▶ _What the task asks_:
I would like every entry below written out exactly.

▶ _Dataset entries_:
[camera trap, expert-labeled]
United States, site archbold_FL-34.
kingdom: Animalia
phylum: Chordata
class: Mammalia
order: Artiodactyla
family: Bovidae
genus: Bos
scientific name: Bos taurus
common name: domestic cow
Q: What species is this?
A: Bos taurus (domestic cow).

▶ _Task answer_:
[camera trap, expert-labeled]
United States, site archbold_FL-34.
kingdom: Animalia
phylum: Chordata
class: Mammalia
order: Artiodactyla
family: Bovidae
genus: Bos
scientific name: Bos taurus
common name: domestic cow
Q: What species is this?
A: Bos taurus (domestic cow).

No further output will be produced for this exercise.